» **Material for this task**
● ● ● ● ● ● ●
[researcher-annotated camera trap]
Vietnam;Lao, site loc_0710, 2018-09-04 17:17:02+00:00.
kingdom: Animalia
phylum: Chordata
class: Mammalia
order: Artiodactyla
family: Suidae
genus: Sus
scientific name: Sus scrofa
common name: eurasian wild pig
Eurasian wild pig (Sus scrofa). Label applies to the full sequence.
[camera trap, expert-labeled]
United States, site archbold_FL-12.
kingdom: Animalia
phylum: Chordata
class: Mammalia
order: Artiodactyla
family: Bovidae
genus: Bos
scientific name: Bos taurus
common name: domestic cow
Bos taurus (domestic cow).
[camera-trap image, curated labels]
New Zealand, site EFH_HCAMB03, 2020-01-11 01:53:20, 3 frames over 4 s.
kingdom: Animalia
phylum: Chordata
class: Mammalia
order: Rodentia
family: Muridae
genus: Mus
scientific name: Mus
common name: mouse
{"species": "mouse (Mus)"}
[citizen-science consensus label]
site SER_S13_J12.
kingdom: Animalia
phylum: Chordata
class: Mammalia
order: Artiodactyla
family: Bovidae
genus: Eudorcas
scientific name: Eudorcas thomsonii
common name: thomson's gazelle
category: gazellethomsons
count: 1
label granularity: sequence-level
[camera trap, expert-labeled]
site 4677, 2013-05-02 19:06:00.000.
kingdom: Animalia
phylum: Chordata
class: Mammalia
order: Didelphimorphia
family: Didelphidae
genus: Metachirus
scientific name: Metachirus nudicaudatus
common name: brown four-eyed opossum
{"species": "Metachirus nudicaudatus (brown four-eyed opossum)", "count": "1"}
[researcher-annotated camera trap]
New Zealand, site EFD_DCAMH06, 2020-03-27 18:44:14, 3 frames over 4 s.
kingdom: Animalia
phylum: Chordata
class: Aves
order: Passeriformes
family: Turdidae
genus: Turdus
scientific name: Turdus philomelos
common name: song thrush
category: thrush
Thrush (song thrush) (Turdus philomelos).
● ● ● ● ● ● ●
» **What you need to do**
Write out, word for word, the line that contains "genus: Eudorcas" and every line after it through the last line of the listing.

» **Answer section**
genus: Eudorcas
scientific name: Eudorcas thomsonii
common name: thomson's gazelle
category: gazellethomsons
count: 1
label granularity: sequence-level
[camera trap, expert-labeled]
site 4677, 2013-05-02 19:06:00.000.
kingdom: Animalia
phylum: Chordata
class: Mammalia
order: Didelphimorphia
family: Didelphidae
genus: Metachirus
scientific name: Metachirus nudicaudatus
common name: brown four-eyed opossum
{"species": "Metachirus nudicaudatus (brown four-eyed opossum)", "count": "1"}
[researcher-annotated camera trap]
New Zealand, site EFD_DCAMH06, 2020-03-27 18:44:14, 3 frames over 4 s.
kingdom: Animalia
phylum: Chordata
class: Aves
order: Passeriformes
family: Turdidae
genus: Turdus
scientific name: Turdus philomelos
common name: song thrush
category: thrush
Thrush (song thrush) (Turdus philomelos).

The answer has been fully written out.